Wabah main hakim sendiri terlihat terang seiring dengan merosotnya kewibawaan negara dan penegak aturan pasca-pemerintahan Soeharto , khususnya beberapa tahun terakhir. Sangat banyak perkara aturan rimba yang dipertontonkan oleh ”massa tidak dikenal” (anonymous mass) terhadap orang yang dicurigai sebagai pencopet di terminal atau pencuri di perkampungan dan kompleks perumahan. Massa mengamuk , menggebuki atau memperabukan orang-orang yang tercurigai hingga mati. Hukum rimba juga terlihat di jalan raya dikala bus kota dan kendaraan pribadi melindas pengguna jalan lain. Massa anonim dengan segera merusak dan memperabukan kendaraan tersebut di bawah tatapan petugas Polisi Republik Indonesia yang seolah tidak berdaya apa-apa.
Hukum tak ada daya menghadapi massa yang main hakim sendiri. Hampir tidak ada penegakan aturan terhadap massa pelaku yang membunuh mereka yang tercurigai bakal atau telah melaksanakan agresi kriminalitas.
Massa pelaku kekerasan dan aturan rimba pada praktiknya memiliki impunitas—kebal terhadap ketentuan dan hukuman hukum.
Berbeda dengan massa anonim yang menewaskan orang-orang tercurigai dengan pentungan , golok , atau bensin , mereka yang menjalankan aturan rimba di Mapolres OKU dan Lapas Sleman memegang senjata api (lethal weapons) dalam banyak sekali bentuk dan ukuran. Dengan menggunakan senjata api , hampir tidak ada orang atau petugas yang berani menghentikan agresi main hakim sendiri semacam itu , kecuali kalau mereka mau menjadi target aksesori atau siap ”perang” dalam skala yang sulit diduga.
Karena itu , bisa dibayangkan efek dan akhir lebih jauh—selain kematian—dari agresi aturan rimba yang dimainkan kelompok bersenjata api. Setrik psikologis , kian terlihat semacam kecanggungan forum dan pegawapemerintah aturan lain berhadapan eksklusif dengan kelompok-kelompok bersenjata api. Sementara di kalangan masyarakat luas , tindakan main hakim sendiri oleh kelompok pemegang senjata api menjadikan semacam ”psikologi ketakutan” (psychology of fear). Psikologi semacam ini memunculkan rasa tidak kondusif dan ketakutan yang kian mencekam dalam masyarakat luas.
Negara Gagal
Kian mewabahnya aturan rimba dan meluasnya keberantakan aturan (lawlessness) tidak ragu lagi merupakan salah satu indikator pokok negara gagal (failed state). Para pejabat tinggi Indonesia boleh saja amat gusar dikala Indonesia dikatakan setrik moderat sebagai berada ”di tubir negara gagal” karna—mereka mengklaim—ekonomi Indonesia terus tumbuh lebih dari 6 persen per tahun , menjadi keajaiban yang hanya bisa dikalahkan oleh China dan India.

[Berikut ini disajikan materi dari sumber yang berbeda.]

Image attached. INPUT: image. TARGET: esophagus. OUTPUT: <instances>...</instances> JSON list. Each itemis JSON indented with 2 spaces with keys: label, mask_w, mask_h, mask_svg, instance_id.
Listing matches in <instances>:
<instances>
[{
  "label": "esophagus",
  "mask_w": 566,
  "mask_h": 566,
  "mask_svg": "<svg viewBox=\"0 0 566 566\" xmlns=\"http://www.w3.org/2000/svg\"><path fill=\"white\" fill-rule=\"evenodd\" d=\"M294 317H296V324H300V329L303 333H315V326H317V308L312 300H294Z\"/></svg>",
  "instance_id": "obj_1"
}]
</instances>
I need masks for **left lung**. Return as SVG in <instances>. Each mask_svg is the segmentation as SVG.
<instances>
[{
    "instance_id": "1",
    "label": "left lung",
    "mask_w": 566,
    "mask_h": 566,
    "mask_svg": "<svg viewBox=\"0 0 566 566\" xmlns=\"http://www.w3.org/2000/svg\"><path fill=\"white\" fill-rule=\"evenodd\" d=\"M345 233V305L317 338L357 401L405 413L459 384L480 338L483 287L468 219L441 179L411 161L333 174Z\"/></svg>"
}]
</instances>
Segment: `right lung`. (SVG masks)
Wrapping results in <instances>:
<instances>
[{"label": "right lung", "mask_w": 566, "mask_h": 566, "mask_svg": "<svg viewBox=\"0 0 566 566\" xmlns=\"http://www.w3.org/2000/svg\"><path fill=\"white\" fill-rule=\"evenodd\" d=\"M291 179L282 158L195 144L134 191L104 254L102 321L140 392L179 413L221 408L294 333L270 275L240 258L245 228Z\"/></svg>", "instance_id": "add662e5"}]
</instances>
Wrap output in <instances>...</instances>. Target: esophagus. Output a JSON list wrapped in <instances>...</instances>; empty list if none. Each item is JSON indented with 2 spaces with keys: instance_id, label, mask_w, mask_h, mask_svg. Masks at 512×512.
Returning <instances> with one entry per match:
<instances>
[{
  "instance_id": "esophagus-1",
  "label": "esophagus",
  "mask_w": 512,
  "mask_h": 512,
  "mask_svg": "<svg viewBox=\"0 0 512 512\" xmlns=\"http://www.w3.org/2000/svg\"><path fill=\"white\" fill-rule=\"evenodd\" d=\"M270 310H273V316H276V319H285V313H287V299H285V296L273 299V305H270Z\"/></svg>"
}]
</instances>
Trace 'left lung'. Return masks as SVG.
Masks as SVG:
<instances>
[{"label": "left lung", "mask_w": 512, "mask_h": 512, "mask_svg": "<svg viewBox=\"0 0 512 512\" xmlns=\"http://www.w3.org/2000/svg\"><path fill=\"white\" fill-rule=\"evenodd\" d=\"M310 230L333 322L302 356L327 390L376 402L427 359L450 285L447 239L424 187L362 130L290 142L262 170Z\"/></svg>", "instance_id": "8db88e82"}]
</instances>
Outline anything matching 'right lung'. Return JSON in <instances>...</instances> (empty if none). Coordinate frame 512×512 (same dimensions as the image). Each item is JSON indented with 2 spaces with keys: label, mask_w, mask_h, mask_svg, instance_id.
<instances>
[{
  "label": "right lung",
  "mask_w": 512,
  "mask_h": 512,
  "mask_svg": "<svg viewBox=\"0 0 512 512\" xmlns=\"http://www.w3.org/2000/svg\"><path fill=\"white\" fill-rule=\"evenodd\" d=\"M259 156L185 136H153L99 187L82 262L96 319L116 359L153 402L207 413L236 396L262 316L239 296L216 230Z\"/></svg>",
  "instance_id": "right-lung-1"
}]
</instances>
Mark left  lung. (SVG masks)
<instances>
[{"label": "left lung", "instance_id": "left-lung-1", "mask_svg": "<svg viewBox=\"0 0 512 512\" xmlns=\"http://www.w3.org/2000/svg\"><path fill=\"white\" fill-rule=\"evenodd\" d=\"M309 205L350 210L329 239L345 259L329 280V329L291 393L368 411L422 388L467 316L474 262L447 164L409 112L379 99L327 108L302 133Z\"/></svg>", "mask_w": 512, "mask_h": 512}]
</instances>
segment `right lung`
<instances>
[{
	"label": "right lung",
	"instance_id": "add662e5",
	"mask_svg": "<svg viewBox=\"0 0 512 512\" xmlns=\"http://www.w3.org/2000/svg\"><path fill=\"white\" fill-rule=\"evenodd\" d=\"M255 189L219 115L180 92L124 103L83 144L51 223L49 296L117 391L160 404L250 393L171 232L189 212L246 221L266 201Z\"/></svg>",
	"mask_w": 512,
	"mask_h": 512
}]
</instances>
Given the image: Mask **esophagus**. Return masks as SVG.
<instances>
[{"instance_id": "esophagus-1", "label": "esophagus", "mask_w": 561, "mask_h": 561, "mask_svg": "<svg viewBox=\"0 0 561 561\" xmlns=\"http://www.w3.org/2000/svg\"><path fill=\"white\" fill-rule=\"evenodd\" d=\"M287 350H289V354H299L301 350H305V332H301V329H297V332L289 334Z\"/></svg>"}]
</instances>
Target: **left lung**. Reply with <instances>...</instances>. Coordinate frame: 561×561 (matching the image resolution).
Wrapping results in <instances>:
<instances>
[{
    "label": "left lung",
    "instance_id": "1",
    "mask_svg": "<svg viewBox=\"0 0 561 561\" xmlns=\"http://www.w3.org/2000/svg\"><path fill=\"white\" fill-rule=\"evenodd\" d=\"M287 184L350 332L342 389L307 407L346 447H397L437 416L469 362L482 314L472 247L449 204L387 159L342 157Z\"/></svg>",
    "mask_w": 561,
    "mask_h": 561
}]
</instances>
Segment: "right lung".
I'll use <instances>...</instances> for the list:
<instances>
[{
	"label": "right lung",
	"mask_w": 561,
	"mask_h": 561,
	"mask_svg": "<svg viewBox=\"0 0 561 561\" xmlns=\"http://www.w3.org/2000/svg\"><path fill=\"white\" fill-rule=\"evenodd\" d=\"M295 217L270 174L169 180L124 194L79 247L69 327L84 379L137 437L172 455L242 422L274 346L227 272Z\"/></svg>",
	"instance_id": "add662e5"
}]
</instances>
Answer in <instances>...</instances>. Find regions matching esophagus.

Akan tetapi , meminjam kesimpulan When States Fail: Causes and Consequences (ed Robert I Rotberg , 2003) , negara gagal yakni negara yang tidak bisa memberi kebajikan umum (public good) kepada warga , khususnya keamanan atas harta benda dan jiwa. Pemerintah Indonesia beserta pegawapemerintah aturan dan keamanan semenjak dari sentra hingga tempat terlihat kian tidak bisa memenuhi kiprah dan kewajiban delivering public good ini.
Jika Indonesia diproyeksikan lebih jauh ke dalam parameter ”negara gagal” ini , terlihat dari tidak adanya kemampuan dan kesungguhan menegakkan hukum; kegagalan mencegah kekerasan di antara kelompok masyarakat; ketidakmampuan menghentikan keresahan sosial ekonomi (socio-economic discontents) di antara kelompok warga berbeda atau di antara warga dan pegawapemerintah negara atau bahkan sesama pegawapemerintah negara.
Jika dilihat dalam parameter lebih lanjut , negara gagal yakni negara yang tidak bisa mencegah meningkatnya gerombolan kriminal terorganisasi (organized crime) atau premanisme , meluasnya penjualan narkoba , dan perdagangan manusia. Ketika pegawapemerintah penegak aturan terlihat tidak bisa memberantas kriminalitas semacam itu , mereka kian kehilangan kredibilitasnya di mata warga. Akhirnya , kian sering mereka menjadi target amuk massa yang menyerbu ke kantor kepolisian.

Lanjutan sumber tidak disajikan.